Since the AUD spiked over 70c after the rate cut last week, it has been on a downward trajectory, reaching lows of around 69.1c as we write.
Yesterday we saw a deceleration of China’s PPI (producer price inflation) to just 0.6%. That is bad news for commodity currencies like the AUD which dropped on the news despite ore prices firming.
We also saw more concerning news from the latest NAB business survey which saw another 2 point drop in business conditions, 20 points below the early 2018 peak. Retail was the biggest contributor with NAB stating it is “clearly in recession” and that "This has come as no surprise given the trends in household consumption and retail sales data…..In seasonally adjusted terms, conditions in the retail sector are now around levels last seen in the GFC." But it wasn’t just retail with mining, transport and utilities also driving the business conditions result lower.

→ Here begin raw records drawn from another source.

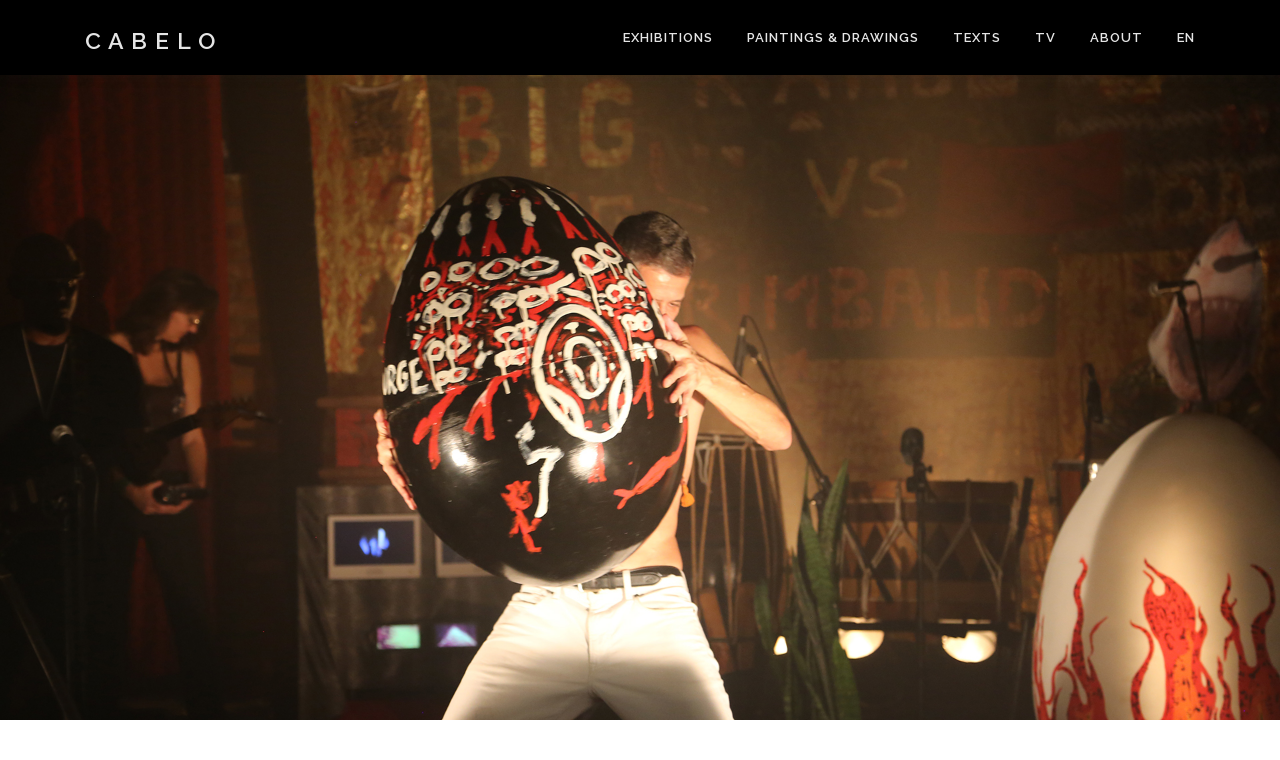

--- FILE ---
content_type: text/css
request_url: https://cabelo.etc.br/wp-content/uploads/elementor/css/post-3298.css?ver=1766419063
body_size: 132
content:
.elementor-kit-3298{--e-global-color-primary:#DD3333;--e-global-color-secondary:#BFBFBF;--e-global-color-text:#7A7A7A;--e-global-color-accent:#870000;--e-global-color-451e11f3:#54595F;--e-global-color-799db4ca:#61CE70;--e-global-color-54bb5d63:#4054B2;--e-global-color-30eb2335:#23A455;--e-global-color-bad5284:#000;--e-global-color-417b54d4:#FFF;--e-global-typography-primary-font-family:"Roboto";--e-global-typography-primary-font-weight:600;--e-global-typography-secondary-font-family:"Roboto Slab";--e-global-typography-secondary-font-weight:400;--e-global-typography-text-font-family:"Roboto";--e-global-typography-text-font-weight:400;--e-global-typography-accent-font-family:"Roboto";--e-global-typography-accent-font-weight:500;}.elementor-section.elementor-section-boxed > .elementor-container{max-width:1140px;}.e-con{--container-max-width:1140px;}{}h1.entry-title{display:var(--page-title-display);}.elementor-lightbox{--lightbox-ui-color-hover:#dd3333;}@media(max-width:1024px){.elementor-section.elementor-section-boxed > .elementor-container{max-width:1024px;}.e-con{--container-max-width:1024px;}}@media(max-width:767px){.elementor-section.elementor-section-boxed > .elementor-container{max-width:767px;}.e-con{--container-max-width:767px;}}

--- FILE ---
content_type: text/css
request_url: https://cabelo.etc.br/wp-content/uploads/elementor/css/post-2172.css?ver=1766442438
body_size: -4
content:
.elementor-2172 .elementor-element.elementor-element-3ecbef59 > .elementor-container > .elementor-column > .elementor-widget-wrap{align-content:flex-start;align-items:flex-start;}.elementor-2172 .elementor-element.elementor-element-3ecbef59:not(.elementor-motion-effects-element-type-background), .elementor-2172 .elementor-element.elementor-element-3ecbef59 > .elementor-motion-effects-container > .elementor-motion-effects-layer{background-color:#000000;}.elementor-2172 .elementor-element.elementor-element-3ecbef59{transition:background 0.3s, border 0.3s, border-radius 0.3s, box-shadow 0.3s;}.elementor-2172 .elementor-element.elementor-element-3ecbef59 > .elementor-background-overlay{transition:background 0.3s, border-radius 0.3s, opacity 0.3s;}.elementor-2172 .elementor-element.elementor-element-6d291d6d .elementor-wrapper{--video-aspect-ratio:1.77777;}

Curiously there was a bounce in confidence however they noted the survey was just after the surprise win by the coalition and the RBA giving that clear sign they were going to cut rates last week. i.e. a short term sugar hit leaving NAB to observe “Forward-looking indicators suggest that the bounce in confidence is likely to be short-lived and that conditions are unlikely to turn around any time soon.”
Consumption is a major (around 57%) contributor to Australia’s GDP and this collapse in retail is therefore a major concern, together as an indicator of the general health of the economy. From NAB:
“This suggests that the consumer remains highly cautious with anything but spending on essentials because of ongoing slow income growth, high debt levels and possibly some concerns over falling house prices.”
Mr Oster did not want to “overemphasise” the doom and gloom in the sector, but said “readings of -27, which we’ve got in retail, is so grim”.
All eyes will be on the employment figures that come out today but no one is expecting any great news from it. The threat is they come in even weaker than expected, accelerating the fall in the AUD.
Trading View’s collation of technical calls has the AUD firmly in the SELL range with many calls for a retest of the 68c mark soon.
Maybe that is no coincidence either as we are seeing more and more signs of a ramp up of the currency wars we’ve witnessed since the GFC. Last night Trump got stuck into the (independent…) Fed again in the context of the Euro and other currencies being undervalued against his USD saying the Fed is “putting the U.S. at a big disadvantage. The Fed Interest rate way too high, added to ridiculous quantitative tightening! They don’t have a clue!”’
A weaker than expected inflation print helped his cause and yet he Tweeted it “a beautiful thing.” (though maybe just because it does help his cause of getting lower rates not because it lowers the cost of living…).
Either way, as we see the decline in global trade, countries are going to get more and more desperate to deflate their currencies to keep globally competitive. As Deutsche Bank noted last night:
“Global conditions are nicely set for what has colorfully been described as a ‘currency war’ or a currency race to ‘the bottom’"
Gold has always proven to be the best protection against falling currencies.